Gdzieindziej znaleźć spokój - rzecz daremna...
Gdy mnie czcze świata odgłosy przesycą.
Dziwnie mi słodka Twa mowa tajemna.
Lubię, gdy do mnie uśmiechniesz się szczerze,
Lubię Twe czoło W złocistej koronie -
Serce Ci moje przynoszę, w ofierze:
O Matko, ma dusza w Twej piękności tonie!
Znasz mą niestałość - weść me serce żywo!
Może dziś wieczór - moim już nie będzie
Będę złamaną, będę nieszczęśliwą,
Skoro je zdrożna namiętność posiędzie...
A więc je ukryj, jeśli się zdarzy,
Że o zwrot jego zaniosę błaganie,
To mi odpowiedz z wyżyn Twych ołtarzy,
Żeś je na wieczno wzięła nieoddanie.
Uczyń mnie czystą w Twych oczach, Przeczysta!

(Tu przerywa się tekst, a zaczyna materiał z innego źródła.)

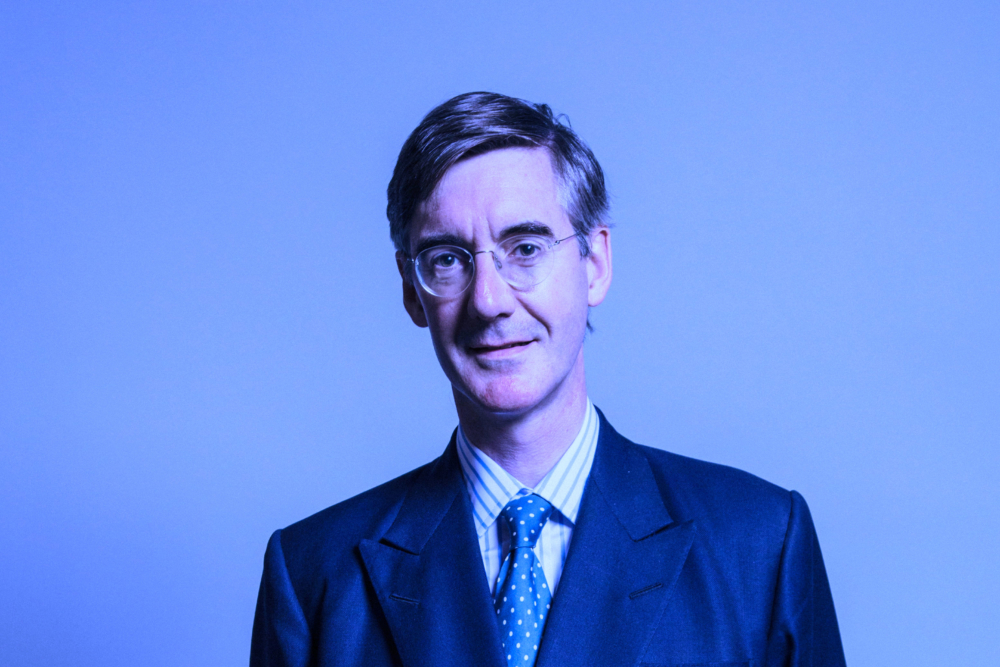 Official_portrait_of_Mr_Jacob_Rees-Mogg_crop_1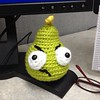 The Angry Pear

I te trzy cnoty, które Cię wstawiły,
Wiara, Nadzieja i Miłość strzelista -
Niech mnie przez życie wiodą do mogiły.
A gdy już stanę u progu wieczności,
Przyjmij mnie Matko jak jedno z swych dzieci!
I niech duch skory w krainę światłości
Na białych skrzydłach gołębicy wzleci.